A wide variety of technologies and techniques involving filtration, heat, vacuum and adsorption are available and are applied in various combinations depending on size, voltage class, transformer location and other circumstances.

Removal of Contaminants – General

Particulate, water, dissolved gases and polar contaminants lower the dielectric strength of both the solid and liquid insulation and shorten their life.

Particulate and polar contaminants are the simplest to remove. Solid particulate can be removed from the liquid insulation by passing it through porous filter media. The liquid insulation can also be used to transport particles from the solid insulation for removal. Polar contaminants can likewise be removed by passing the liquid insulation through adsorptive media such as fullers earth or activated alumina where polar molecules cling to the adsorptive media and are removed.

Removal of water and gases are often related. Though absorptive media such as molecular sieve or polymer filters can absorb some water, they cannot remove gases. However, both water and gases can be removed using vacuum processing.

Significant water removal also usually requires the addition of heat. There are a variety of methods of heat and vacuum application available. They are applied differently depending on the circumstance. Various techniques and their application are discussed below.

Water Detection and Location

figure 1

The presence of water and gases in an in-service transformer is usually detected by testing the liquid insulation (oil). Oil sampling and testing allows a number of tests for assessing the health of both the solid and liquid insulation. Dissolved Gas Analysis (DGA) can provide a great deal of information about transformer health. Most of the gases generated in a transformer will be found in the oil.

Karl Fisher titration is used to determine the water content of the oil. However, unlike gases, most of the water in a transformer is in the solid insulation. The water-in-oil measurement is valuable because it can be also used to estimate the moisture content of the solid insulation. To achieve this, it is important to know the temperature of the oil in the transformer at the time the sample is taken (see Figure 1).

Depending on temperature, more than 99% of the water in a transformer may be in the solid insulation. This is important to recognize when choosing equipment and applying drying methods. A quick treatment to remove the water from the oil will not have an effective drying impact on the solid insulation.

◆ **Dataset rows**:

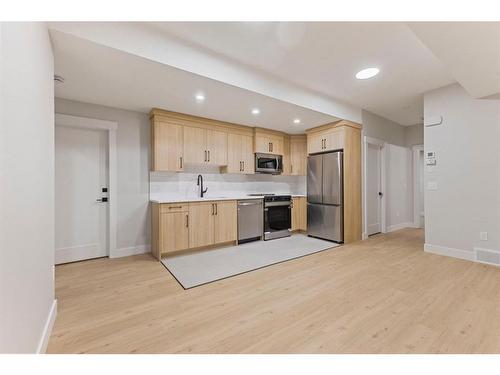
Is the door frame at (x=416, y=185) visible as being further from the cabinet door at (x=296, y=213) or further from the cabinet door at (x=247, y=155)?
the cabinet door at (x=247, y=155)

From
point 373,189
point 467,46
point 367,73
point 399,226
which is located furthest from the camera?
point 399,226

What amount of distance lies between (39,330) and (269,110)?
3353mm

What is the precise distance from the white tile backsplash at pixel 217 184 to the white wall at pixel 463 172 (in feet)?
8.84

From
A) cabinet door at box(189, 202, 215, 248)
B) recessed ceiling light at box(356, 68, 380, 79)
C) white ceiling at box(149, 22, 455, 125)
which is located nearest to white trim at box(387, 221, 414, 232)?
white ceiling at box(149, 22, 455, 125)

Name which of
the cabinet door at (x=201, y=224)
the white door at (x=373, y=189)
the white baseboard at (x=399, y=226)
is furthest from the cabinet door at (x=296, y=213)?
the white baseboard at (x=399, y=226)

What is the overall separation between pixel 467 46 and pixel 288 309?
8.70 feet

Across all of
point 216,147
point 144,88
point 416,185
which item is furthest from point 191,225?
point 416,185

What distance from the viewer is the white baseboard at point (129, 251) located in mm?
3365

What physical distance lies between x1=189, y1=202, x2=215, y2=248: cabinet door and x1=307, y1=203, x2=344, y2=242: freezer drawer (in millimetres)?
2107

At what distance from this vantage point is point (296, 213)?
4.89 m

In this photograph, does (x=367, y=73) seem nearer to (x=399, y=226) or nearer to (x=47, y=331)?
(x=47, y=331)

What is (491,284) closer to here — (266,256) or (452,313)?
(452,313)

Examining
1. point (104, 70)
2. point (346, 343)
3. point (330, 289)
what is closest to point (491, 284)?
point (330, 289)

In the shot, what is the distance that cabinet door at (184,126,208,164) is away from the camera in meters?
3.72
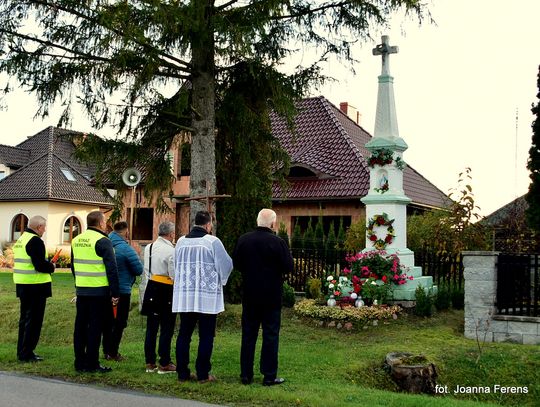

◆ **Goal 1**:
Reproduce the passage on transformer insulation from "A wide variety" through "and other circumstances.", swapping "voltage class" for "power rating".
◆ **Goal 2**:
According to the passage on transformer insulation, how much of the water in a transformer may be held in the solid insulation?
◆ **Goal 3**:
Continue the passage on transformer insulation and its drying, starting after its final sentence.

◆ **Written reply 1**:
A wide variety of technologies and techniques involving filtration, heat, vacuum and adsorption are available and are applied in various combinations depending on size, power rating, transformer location and other circumstances.

◆ **Written reply 2**:
More than 99%, depending on temperature.

◆ **Written reply 3**:
For example: an in-service transformer with 10,000 gallons of oil and 25,000 lbs. of paper that is tested to reveal 10 ppm water in oil and 3% moisture in the paper means that there is < 0.1 gallons of water in the oil. However, it also means that there are almost 90 gallons of water in the paper. A quick dry of the oil will have little effect on the total water content of the total solid/liquid insulation system. In short order, moisture will migrate from the wet paper to the dry oil such that the oil tests wet again.

The Importance of Heat and Vacuum for Drying

To efficiently remove water dissolved in oil and imbedded in paper insulation, it must be converted from a liquid to a vapor. Liquid water can be converted to a water vapor (gas) by increasing its temperature (x-axis) and/or lowering its pressure (y-axis) (see Figure 2). Usually, both will be used except for cases where water removal quantities are small and ambient temperatures are not low.

The conversion of liquid water into vapor requires > 970 btu/lb (enthalpy / latent heat of vaporization). As this heat energy is consumed and removed from the system with the water vapor, the temperature in the insulation will drop unless additional heat is added to replace it.

Therefore, both low pressure (vacuum) and heat addition play important roles in moisture removal.

figure 2

The Role of Vacuum

  • Lowers the temperature that would be required to vaporize water for removal.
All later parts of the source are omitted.